(Document text)
▬▬▬
Rootbeer River Romance ~ Mike Lenarz

I am TTOOTT (The Teller of Oft Told Tales). I am not a reporter with a phalanx of fact-checkers ferreting out fake news. I am a simple storyteller, addicted to alliteration, enthusiastic elder and embellisher of entertaining events. My goal is to ground, to stop the static, to hear and to really listen, to witness without judging. And so we begin…..

Rootbeer River Romance

It was dark, very, very dark. The edge of the blanket lifted. In the silence, a soft, cold, wet marshmallow-sized something slithered under my wrist, paused and then flipped my hand into the air. I cracked one eyelid open a millimeter and through the curtain saw the first hint of morning light. The hand-flip thing happened again. A secretive glance at the clock showed 6:15 AM. I faked slumber rolling onto my side. This time the icy intruder found the back of my left knee and I spasmed, choking back a scream. Sixty-five pounds of black Labrador retriever landed on my back, started a morning tongue bath; tail beating a joyful cadence on the aluminum wall of our tiny Airstream Flying Cloud. Axel was awake and so now was the rest of the world.

In the spring of 2019, my wife Kathy and I were unexpectedly able to fulfill a long-held dream, buying a “silver bullet”, a small, gently used, Airstream travel trailer. We added a weight equalization hitch and sway bars manufactured by Blue Ox to reduce the effects of wind gusts and passing big-rigs. That became the inspiration for our trailer’s name: Babe.

Over the Memorial Day weekend we set out on a shake-down cruise to learn Babe’s numerous systems and develop procedures and checklists for towing and making and breaking a campsite. Our destination; Paradise, a small hamlet on Whitefish point on Michigan’s Upper Peninsula, 35 miles northwest of Sault Ste Marie across Lake Superior’s Whitefish Bay.

If the name rings a memory, think Gordon Lightfoot. On November 10, 1975, The Edmund Fitzgerald, a great lakes freighter running before a freak storm and making for the relative safety of Whitefish Bay, foundered and sank with her veteran crew.
▬▬▬
(Supplied data)
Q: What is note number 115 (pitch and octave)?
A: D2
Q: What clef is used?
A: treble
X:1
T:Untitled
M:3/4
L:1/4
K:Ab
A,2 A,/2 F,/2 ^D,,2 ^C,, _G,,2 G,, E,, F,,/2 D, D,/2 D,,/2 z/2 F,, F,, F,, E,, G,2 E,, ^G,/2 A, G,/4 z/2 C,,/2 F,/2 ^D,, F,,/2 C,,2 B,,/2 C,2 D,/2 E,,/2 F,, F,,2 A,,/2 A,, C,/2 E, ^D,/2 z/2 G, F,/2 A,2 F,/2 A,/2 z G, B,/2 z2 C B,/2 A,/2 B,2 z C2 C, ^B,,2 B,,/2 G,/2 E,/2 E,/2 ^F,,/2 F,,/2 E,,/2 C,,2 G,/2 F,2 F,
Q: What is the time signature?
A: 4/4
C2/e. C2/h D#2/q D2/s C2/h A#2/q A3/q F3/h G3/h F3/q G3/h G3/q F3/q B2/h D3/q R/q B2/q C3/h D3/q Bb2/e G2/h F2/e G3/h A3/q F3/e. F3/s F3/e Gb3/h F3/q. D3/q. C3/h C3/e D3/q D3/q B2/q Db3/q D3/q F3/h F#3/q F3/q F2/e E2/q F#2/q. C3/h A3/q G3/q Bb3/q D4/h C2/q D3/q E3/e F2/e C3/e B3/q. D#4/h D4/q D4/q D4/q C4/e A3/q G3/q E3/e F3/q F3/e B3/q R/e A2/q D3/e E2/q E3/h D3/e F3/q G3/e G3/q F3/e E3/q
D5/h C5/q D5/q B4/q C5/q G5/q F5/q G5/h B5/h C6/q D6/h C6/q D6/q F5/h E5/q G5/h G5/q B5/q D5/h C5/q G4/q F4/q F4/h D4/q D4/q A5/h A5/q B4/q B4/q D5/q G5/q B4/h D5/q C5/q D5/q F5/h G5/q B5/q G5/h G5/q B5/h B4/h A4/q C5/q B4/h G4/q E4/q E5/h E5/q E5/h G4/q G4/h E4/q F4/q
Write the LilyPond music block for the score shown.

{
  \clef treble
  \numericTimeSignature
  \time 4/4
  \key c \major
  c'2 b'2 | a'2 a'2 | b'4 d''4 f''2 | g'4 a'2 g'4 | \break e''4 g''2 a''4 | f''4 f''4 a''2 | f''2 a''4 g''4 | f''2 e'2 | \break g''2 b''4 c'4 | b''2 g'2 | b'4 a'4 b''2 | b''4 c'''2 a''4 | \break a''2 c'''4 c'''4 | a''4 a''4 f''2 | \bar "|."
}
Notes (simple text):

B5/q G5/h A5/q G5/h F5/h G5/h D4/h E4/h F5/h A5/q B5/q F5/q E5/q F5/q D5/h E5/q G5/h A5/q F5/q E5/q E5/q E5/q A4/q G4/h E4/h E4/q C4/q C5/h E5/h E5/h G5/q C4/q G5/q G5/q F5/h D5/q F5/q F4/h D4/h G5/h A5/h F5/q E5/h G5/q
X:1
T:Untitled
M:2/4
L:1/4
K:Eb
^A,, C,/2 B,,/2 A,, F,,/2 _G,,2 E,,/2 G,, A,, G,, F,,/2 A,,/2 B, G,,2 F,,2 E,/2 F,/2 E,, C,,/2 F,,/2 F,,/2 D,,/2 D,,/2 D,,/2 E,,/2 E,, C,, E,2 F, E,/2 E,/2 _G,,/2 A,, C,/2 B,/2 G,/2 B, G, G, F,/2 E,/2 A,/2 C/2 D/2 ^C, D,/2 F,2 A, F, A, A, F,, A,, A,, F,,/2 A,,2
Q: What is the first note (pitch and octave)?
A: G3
▬▬▬
(Tasks)
a – Please format the rows between the line holding "B5/q G5/h A5/q" and the last line of the rows, inclusive, as a JSON list of strings with one string per line and blank lines left out.
b – Resume the Rootbeer River Romance story from its last sentence.
The rows are not related to the Rootbeer River Romance story.

(Answers by task)
a –
[
  "B5/q G5/h A5/q G5/h F5/h G5/h D4/h E4/h F5/h A5/q B5/q F5/q E5/q F5/q D5/h E5/q G5/h A5/q F5/q E5/q E5/q E5/q A4/q G4/h E4/h E4/q C4/q C5/h E5/h E5/h G5/q C4/q G5/q G5/q F5/h D5/q F5/q F4/h D4/h G5/h A5/h F5/q E5/h G5/q",
  "X:1",
  "T:Untitled",
  "M:2/4",
  "L:1/4",
  "K:Eb",
  "^A,, C,/2 B,,/2 A,, F,,/2 _G,,2 E,,/2 G,, A,, G,, F,,/2 A,,/2 B, G,,2 F,,2 E,/2 F,/2 E,, C,,/2 F,,/2 F,,/2 D,,/2 D,,/2 D,,/2 E,,/2 E,, C,, E,2 F, E,/2 E,/2 _G,,/2 A,, C,/2 B,/2 G,/2 B, G, G, F,/2 E,/2 A,/2 C/2 D/2 ^C, D,/2 F,2 A, F, A, A, F,, A,, A,, F,,/2 A,,2",
  "Q: What is the first note (pitch and octave)?",
  "A: G3"
]

b –
We camped in Tahquamenon Falls State Park, 52,000 acres of forest and wetlands, almost twice the size of Minnesota’s largest park, St. Croix. The Tahquamenon River (rhymes with phenomenon) is an 89 mile-long blackwater river that flows eastward towards the bay and drains more than 800 square miles of the Upper Peninsula. The water is golden brown in color from the tannins leached from the cedar swamps through which the river flows, earning it the nickname “The Root Beer River”.

One of the many benefits of travel is living light; leaving behind many things that are ordinarily considered essential, heaviest among them your dualistic sense of self. When no one knows you or cares, you no longer have to shoulder the personality puppet you’ve created. With anonymity comes time to listen, to see, to observe without all the filters and disguises we erect to protect the self-image we’ve created in our mind. Special moments stand out that would have been lost in the din of daily life. We were lucky enough to share this journey with our mindfulness mentor, Axel. A non-dualistic witness to the present, he shares his joy, energy, compassion and forgiveness with all the creatures he encounters.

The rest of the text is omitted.